Sebastian led them through the naval vessel like it was his own, frequently stopping to point out various details of the craft's workmanship or finer points of sea-faring life. Heather's anxiety level remained high, but knowing that she was sandwiched between her two favorite guys helped to keep it at a manageable level. Still, she was quite relieved to exit the tight vessel 45minutes later. "Ok, well, the tickets I bought allow us to see one more boat. Here's a list of the ones open today. Jim, why don't you pick the second one."

"How about the USS Constellation? It looks like the closest one and it's not a sub, so we're good there."

"Oh, I don't think I've been to that one. Sound good, Bash?"

"Sure, let's go."

Jim took Heather's hand and, behind her back, flashed Sebastian a look of "give us space." Sebastian waited until the two were a good 10 steps ahead of him before following.

"Oh, Jim, should we wait for Bash? I don't want to lose him."

"Nah, he's good at keeping track of people in crowds. Besides, I want some time alone with you. How are feeling after touring the submarine? Breathing ok? Do you need to sit down for a minute? You handled really well."

"Still a little tiny bit shaky inside, but it really helped having you there. And Bash. Thanks for everything today. I'm sorry I yelled at you earlier."

"Well, on the upside, at least we got our first fight done and over with. And we both survived! Not many people survive a fight with me. I can't imagine many survive one with you, either." Heather smiled.

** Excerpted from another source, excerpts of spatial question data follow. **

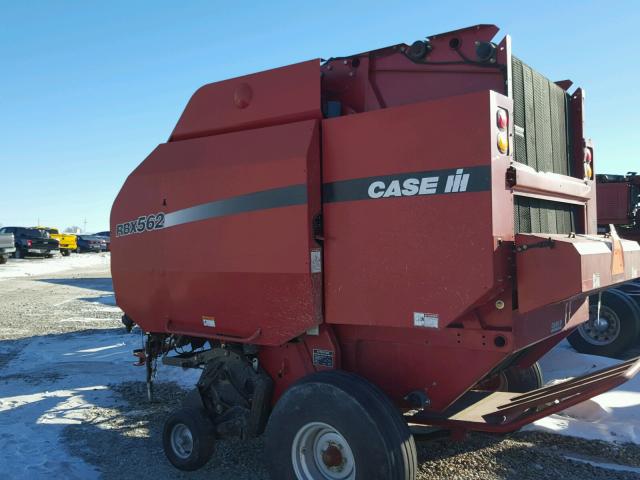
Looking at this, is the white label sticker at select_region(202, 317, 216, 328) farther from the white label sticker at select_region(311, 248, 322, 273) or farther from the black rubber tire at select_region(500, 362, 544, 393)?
the black rubber tire at select_region(500, 362, 544, 393)

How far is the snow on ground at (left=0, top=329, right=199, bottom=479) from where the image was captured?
14.1 ft

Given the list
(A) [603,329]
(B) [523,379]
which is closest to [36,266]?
(A) [603,329]

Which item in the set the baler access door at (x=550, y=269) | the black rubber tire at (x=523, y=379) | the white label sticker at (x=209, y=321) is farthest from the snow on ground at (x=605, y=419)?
the white label sticker at (x=209, y=321)

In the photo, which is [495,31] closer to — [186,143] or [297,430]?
[186,143]

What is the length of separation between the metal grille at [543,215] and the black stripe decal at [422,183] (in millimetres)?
459

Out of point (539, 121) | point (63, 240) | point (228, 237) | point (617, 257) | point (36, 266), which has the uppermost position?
point (63, 240)

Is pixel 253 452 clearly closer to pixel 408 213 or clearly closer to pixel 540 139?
pixel 408 213

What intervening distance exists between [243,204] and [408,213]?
4.06 ft

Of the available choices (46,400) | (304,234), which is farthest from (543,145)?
(46,400)

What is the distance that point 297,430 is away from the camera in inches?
128

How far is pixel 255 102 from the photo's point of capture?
13.0 feet

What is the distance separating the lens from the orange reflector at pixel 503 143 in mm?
2997

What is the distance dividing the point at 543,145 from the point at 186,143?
8.92ft

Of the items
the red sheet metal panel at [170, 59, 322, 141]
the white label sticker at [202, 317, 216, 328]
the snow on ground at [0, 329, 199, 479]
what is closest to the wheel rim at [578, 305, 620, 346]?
the snow on ground at [0, 329, 199, 479]
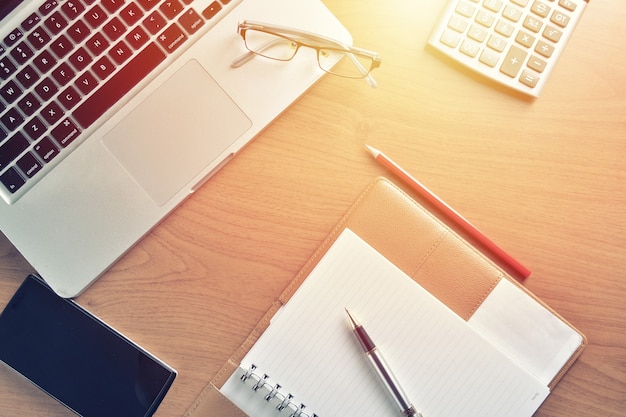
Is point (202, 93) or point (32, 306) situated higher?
point (202, 93)

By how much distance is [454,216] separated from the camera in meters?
0.60

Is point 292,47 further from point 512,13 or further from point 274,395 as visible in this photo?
point 274,395

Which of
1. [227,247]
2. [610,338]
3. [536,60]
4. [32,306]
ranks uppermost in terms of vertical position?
[536,60]

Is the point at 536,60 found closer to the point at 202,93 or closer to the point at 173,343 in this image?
the point at 202,93

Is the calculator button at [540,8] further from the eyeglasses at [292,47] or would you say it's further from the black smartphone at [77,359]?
the black smartphone at [77,359]

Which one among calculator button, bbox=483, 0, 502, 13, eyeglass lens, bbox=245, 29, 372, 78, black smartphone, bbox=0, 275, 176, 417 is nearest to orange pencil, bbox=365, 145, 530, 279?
eyeglass lens, bbox=245, 29, 372, 78

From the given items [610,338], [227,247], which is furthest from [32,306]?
[610,338]

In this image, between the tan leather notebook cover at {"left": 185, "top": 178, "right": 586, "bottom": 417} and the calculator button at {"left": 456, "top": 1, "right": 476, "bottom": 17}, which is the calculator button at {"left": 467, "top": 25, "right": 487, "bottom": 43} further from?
the tan leather notebook cover at {"left": 185, "top": 178, "right": 586, "bottom": 417}

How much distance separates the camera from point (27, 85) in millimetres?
552

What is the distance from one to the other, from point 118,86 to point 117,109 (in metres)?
0.03

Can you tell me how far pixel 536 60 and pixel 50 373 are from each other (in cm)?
70

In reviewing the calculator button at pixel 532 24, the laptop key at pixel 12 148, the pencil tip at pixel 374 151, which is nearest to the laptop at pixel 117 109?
the laptop key at pixel 12 148

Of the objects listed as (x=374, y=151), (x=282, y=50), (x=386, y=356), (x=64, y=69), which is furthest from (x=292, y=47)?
(x=386, y=356)

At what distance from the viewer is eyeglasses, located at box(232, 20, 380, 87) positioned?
57 centimetres
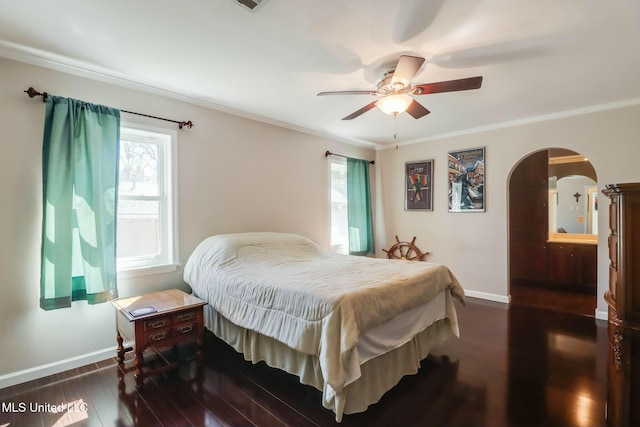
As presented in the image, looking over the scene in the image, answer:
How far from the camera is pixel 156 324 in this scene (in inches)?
91.6

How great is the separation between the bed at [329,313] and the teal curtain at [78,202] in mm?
791

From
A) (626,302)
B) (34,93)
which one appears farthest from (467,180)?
(34,93)

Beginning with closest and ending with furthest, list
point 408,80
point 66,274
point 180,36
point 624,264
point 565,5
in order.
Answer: point 624,264 → point 565,5 → point 180,36 → point 408,80 → point 66,274

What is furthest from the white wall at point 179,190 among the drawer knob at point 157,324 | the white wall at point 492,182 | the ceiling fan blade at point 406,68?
the ceiling fan blade at point 406,68

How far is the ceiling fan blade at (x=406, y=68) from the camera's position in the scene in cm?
196

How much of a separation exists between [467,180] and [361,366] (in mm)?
3598

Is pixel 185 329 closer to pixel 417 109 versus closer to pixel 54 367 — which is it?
pixel 54 367

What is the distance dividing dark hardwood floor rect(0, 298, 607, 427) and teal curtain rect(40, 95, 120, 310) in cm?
71

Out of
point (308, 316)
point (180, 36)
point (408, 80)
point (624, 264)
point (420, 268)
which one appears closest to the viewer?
point (624, 264)

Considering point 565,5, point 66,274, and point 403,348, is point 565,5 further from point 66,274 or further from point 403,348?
point 66,274

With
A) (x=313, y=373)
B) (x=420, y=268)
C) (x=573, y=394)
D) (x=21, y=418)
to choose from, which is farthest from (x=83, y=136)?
(x=573, y=394)

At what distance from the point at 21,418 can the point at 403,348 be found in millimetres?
2548

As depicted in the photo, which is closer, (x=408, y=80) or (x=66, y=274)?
(x=408, y=80)

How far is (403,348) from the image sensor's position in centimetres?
227
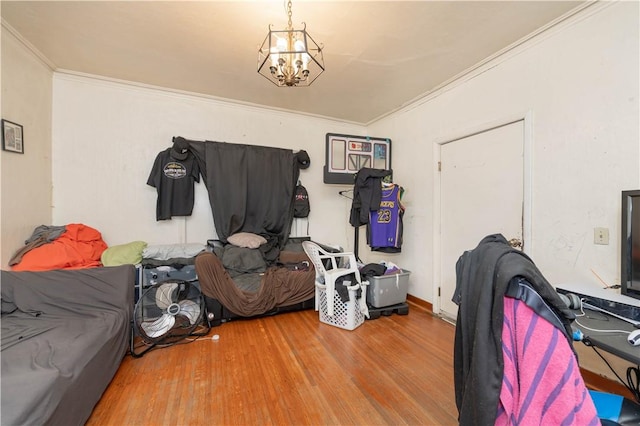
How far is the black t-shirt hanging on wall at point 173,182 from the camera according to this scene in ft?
9.66

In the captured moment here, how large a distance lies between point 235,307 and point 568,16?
11.4 feet

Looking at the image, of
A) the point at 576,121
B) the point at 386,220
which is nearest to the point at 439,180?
the point at 386,220

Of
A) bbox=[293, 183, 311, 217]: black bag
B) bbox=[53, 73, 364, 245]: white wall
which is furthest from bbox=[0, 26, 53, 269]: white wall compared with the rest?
bbox=[293, 183, 311, 217]: black bag

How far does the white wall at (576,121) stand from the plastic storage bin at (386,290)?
1265 millimetres

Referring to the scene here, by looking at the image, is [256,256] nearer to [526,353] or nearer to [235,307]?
[235,307]

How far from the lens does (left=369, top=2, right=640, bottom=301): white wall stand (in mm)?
1651

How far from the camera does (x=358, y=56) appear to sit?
7.67 feet

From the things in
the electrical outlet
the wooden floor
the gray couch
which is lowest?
the wooden floor

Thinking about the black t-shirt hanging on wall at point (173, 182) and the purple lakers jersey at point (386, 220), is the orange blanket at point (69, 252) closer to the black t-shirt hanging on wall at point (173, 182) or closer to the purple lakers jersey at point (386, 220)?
the black t-shirt hanging on wall at point (173, 182)

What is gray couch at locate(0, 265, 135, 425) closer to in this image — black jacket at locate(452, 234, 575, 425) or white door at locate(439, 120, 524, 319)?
black jacket at locate(452, 234, 575, 425)

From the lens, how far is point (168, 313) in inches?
88.1

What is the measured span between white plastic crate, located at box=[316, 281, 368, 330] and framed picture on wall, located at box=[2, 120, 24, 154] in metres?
2.75

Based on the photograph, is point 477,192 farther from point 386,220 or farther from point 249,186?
point 249,186

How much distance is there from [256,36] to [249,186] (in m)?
1.60
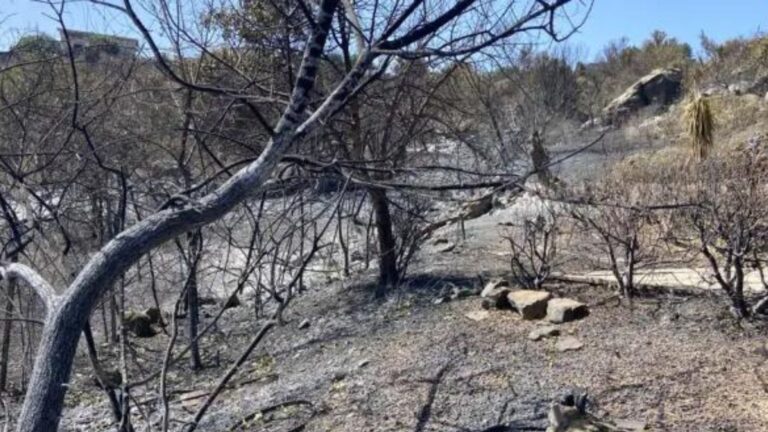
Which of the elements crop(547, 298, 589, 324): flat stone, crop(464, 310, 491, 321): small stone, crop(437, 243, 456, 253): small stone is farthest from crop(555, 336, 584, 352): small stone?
crop(437, 243, 456, 253): small stone

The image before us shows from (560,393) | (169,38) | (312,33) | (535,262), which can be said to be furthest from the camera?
(535,262)

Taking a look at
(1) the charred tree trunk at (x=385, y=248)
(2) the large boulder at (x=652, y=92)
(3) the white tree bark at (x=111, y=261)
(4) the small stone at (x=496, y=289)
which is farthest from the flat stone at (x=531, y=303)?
(2) the large boulder at (x=652, y=92)

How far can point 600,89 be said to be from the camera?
26703 mm

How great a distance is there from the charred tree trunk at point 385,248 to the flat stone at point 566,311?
2.19 metres

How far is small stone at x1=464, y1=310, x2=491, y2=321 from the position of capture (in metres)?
5.67

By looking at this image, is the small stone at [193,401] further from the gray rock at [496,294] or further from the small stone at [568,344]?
the small stone at [568,344]

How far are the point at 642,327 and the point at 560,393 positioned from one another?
1.12 metres

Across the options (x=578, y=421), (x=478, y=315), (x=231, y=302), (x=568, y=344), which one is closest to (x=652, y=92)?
(x=478, y=315)

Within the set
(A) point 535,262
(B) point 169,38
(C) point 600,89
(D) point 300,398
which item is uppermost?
(C) point 600,89

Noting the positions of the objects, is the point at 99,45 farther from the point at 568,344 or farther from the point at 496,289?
the point at 568,344

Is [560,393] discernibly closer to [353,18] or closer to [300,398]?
[300,398]

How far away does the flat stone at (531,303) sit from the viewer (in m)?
5.47

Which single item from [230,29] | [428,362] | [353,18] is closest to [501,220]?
[230,29]

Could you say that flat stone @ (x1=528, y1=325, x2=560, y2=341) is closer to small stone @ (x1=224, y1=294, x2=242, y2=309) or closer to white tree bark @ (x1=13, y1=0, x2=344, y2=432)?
small stone @ (x1=224, y1=294, x2=242, y2=309)
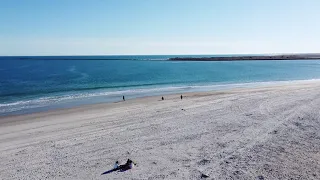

"No, you're right about that. My temper doesn't show very often, but it is quite blistering when it does. It's the Irish in me, I suppose."

"I'd like to put about 9 more inches of Irish in you," thought Jim to himself. "Yeah, you're probably right. We Irish are certainly known for our tempers," said Jim. "Ah, here we are at the USS Constellation, I believe.

"Jim, I changed my mind about the plan I mentioned in the car. After everything today, it doesn't feel like the right thing to do right now. Some things have changed, and I need to reassess how to move forward. Don't worry, though. We are still on for sex tonight. I'm actually a bit more eager now than I was before. Ew, I just realized. I don't have any condoms at home. It's been a bit of a dry spell lately and I'm out. You don't happen to have any, do you?"

"I can honestly say that when I packed for this trip, sex was the last thing on my mind, so no. What do you want to do?"

"Well, um … I know that I'm clean and I can't get pregnant, so … um … can you say the … same about yourself or … do we need to … ya know … make a stop somewhere?"

Jim chuckled, "I'm clean too and pretty sure I can't get pregnant either so it's up to you. Do you want to make a stop, or should we go free and clear?"

Heather's inner voice screamed at her, "Don't be stupid, Weire! What do you always say? "No glove, no love.' Well … winter's coming and your hands are bare. This is a no-brainer." Heather stared into those deep chocolate eyes and threw caution to the wind. "I want to feel all of you, Mr. Moriarty. Every last bit. We're good without," she purred in a husky voice.

"Brilliant. I was hoping that was what you picked. Get ready for a wild ride, cowgirl! Oh, look, here comes Moran, right on time." Jim ground his teeth and rolled his eyes. "That man is a walking cockblock today. I'm going to have to send him far away when we get back," thought Jim.